Garth came of a Yorkshire family, and was born in 1660. He was admitted a Fellow of the College of Physicians in 1693, gained a large practice, and is said to have been very benevolent to the poor. The Dispensary (1699) is a satire called forth by the opposition of the Society of Apothecaries, to an edict of the College, and is a mock-heroic poem, which the quarrel made so effective at the time that it passed through several editions. The merit of achieving what the satirist intended may therefore be granted to the Dispensary. Few modern readers, however, will appreciate the welcome it received, and it is ludicrous to read in Anderson's edition of the poet that the poem 'is only inferior in humour, discrimination of character, and poetical ardour to the Rape of the Lock.' It would be far more accurate to say that the Dispensary has not a single merit in common with that poem, and but slight merit of any kind.
The following passage upon death is the most vigorous, and is interesting as having supplied Cowper with a line in the poem on his Mother's Picture:[31]
Addison in defending Garth in the Whig-Examiner from the criticisms of Prior in the Examiner, the organ of the Tory party, says he does not question but the author 'who has endeavoured to prove that he who wrote the Dispensary was no poet, will very suddenly undertake to show that he who gained the battle of Blenheim is no general.' The comparison was an unfortunate one. Marlborough's military reputation has grown brighter with time, Garth's fame as a poet has long ago ceased to exist.

# Complete the following:
a) According to the passage on Garth, in what year was he admitted a Fellow of the College of Physicians?
b) Please say whether each statement agrees with the passage on Garth, giving yes or no and quoting the words that decide it: (i) Garth was born in 1660. (ii) Prior defended Garth in the Whig-Examiner. (iii) The Dispensary went through several editions.

# Record excerpts:
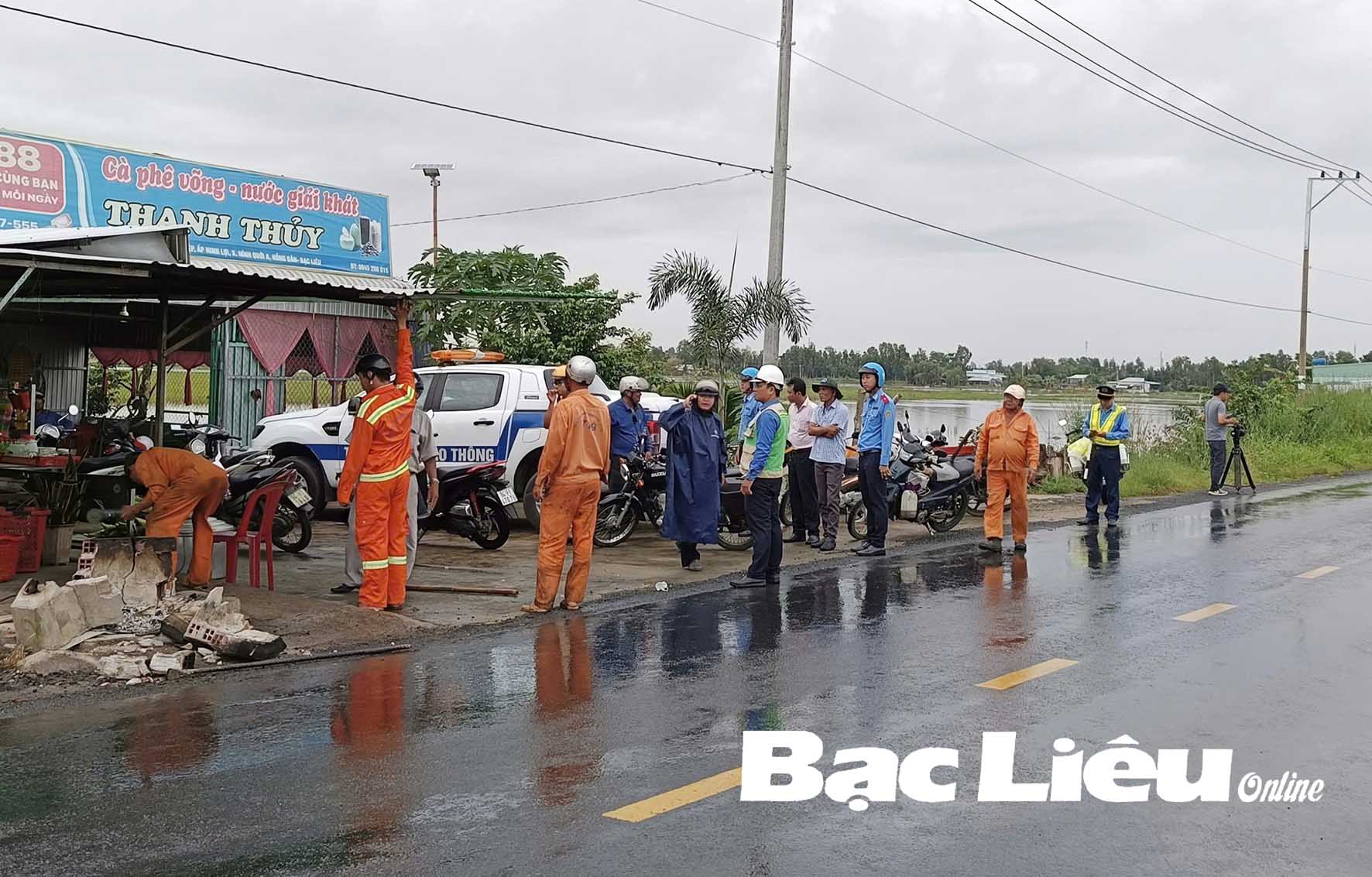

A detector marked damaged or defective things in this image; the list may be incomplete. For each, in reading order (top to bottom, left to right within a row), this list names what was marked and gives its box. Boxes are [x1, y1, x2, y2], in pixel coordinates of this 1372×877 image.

broken concrete block [12, 581, 88, 653]
broken concrete block [66, 576, 121, 631]
broken concrete block [19, 647, 101, 675]
broken concrete block [98, 656, 150, 683]
broken concrete block [149, 647, 194, 675]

# Task results:
a) 1693

b)
(i) Yes: "was born in 1660"
(ii) No: "Addison in defending Garth in the Whig-Examiner from the criticisms of Prior in the Examiner"
(iii) Yes: "it passed through several editions"